== REQUIREMENT ==
The records below must be duplicated exactly, character for character.

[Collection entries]

# # #

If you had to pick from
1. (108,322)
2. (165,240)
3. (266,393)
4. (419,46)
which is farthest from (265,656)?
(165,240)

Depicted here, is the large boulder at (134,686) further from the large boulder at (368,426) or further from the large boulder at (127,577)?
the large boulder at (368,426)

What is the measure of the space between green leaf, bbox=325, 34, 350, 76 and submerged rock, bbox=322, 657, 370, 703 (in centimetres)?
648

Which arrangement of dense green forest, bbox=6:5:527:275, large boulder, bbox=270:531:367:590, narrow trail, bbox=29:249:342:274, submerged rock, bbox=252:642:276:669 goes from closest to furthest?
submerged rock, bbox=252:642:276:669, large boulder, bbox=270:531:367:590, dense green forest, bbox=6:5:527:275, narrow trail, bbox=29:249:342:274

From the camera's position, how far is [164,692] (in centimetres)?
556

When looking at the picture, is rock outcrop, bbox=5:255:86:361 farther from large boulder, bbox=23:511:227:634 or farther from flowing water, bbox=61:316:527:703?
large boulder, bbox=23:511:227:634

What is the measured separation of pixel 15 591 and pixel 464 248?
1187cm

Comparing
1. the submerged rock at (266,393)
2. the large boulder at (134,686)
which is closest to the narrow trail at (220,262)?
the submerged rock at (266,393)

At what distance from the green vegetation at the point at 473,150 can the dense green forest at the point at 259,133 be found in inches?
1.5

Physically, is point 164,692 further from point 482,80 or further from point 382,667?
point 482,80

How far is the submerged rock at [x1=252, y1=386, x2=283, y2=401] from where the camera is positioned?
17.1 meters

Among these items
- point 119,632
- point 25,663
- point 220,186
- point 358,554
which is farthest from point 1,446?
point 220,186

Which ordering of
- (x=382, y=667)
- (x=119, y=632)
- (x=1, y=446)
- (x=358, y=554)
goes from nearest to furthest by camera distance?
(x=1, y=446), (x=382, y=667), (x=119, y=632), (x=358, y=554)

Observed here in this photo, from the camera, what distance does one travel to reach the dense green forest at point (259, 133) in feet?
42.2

# # #

== OUTPUT OF THE TASK ==
If you had to pick from
1. (108,322)
2. (165,240)
3. (266,393)
4. (419,46)
which is farthest from (265,656)?
(165,240)

Depicted here, is the large boulder at (134,686) further from the large boulder at (368,426) or further from the large boulder at (127,577)?
the large boulder at (368,426)

What is the measure of the space between green leaf, bbox=325, 34, 350, 76 and submerged rock, bbox=322, 657, 370, 703 (in centimetres)?
648

Which arrangement of dense green forest, bbox=6:5:527:275, large boulder, bbox=270:531:367:590, narrow trail, bbox=29:249:342:274, submerged rock, bbox=252:642:276:669 goes from closest to furthest?
submerged rock, bbox=252:642:276:669, large boulder, bbox=270:531:367:590, dense green forest, bbox=6:5:527:275, narrow trail, bbox=29:249:342:274

From the camera's position, how far is [164,692] (in centimetres)?
556

When looking at the picture, is rock outcrop, bbox=5:255:86:361 farther from large boulder, bbox=23:511:227:634 or farther from flowing water, bbox=61:316:527:703?
large boulder, bbox=23:511:227:634

What is the measured separation of pixel 15 591 and pixel 464 248?
1187cm

Comparing
1. the submerged rock at (266,393)
2. the large boulder at (134,686)
which is closest to the narrow trail at (220,262)?
the submerged rock at (266,393)

At what distance from the green vegetation at the point at 473,150 can the dense green forest at the point at 259,133 be found in inches?
1.5

Physically, is point 164,692 further from point 482,80 or further from point 382,667?
point 482,80

How far is the submerged rock at [x1=252, y1=386, x2=283, y2=401] from where the camera is positioned?
17.1 meters

Among these items
- point 119,632
- point 25,663
- point 220,186
- point 358,554
which is farthest from point 1,446?
point 220,186

Which ordering of
- (x=382, y=667)
- (x=119, y=632)
- (x=1, y=446)
- (x=358, y=554)
goes from nearest to furthest by camera distance?
(x=1, y=446), (x=382, y=667), (x=119, y=632), (x=358, y=554)

Observed here in this photo, from the camera, what distance does one travel to reach the dense green forest at point (259, 133) in feet?
42.2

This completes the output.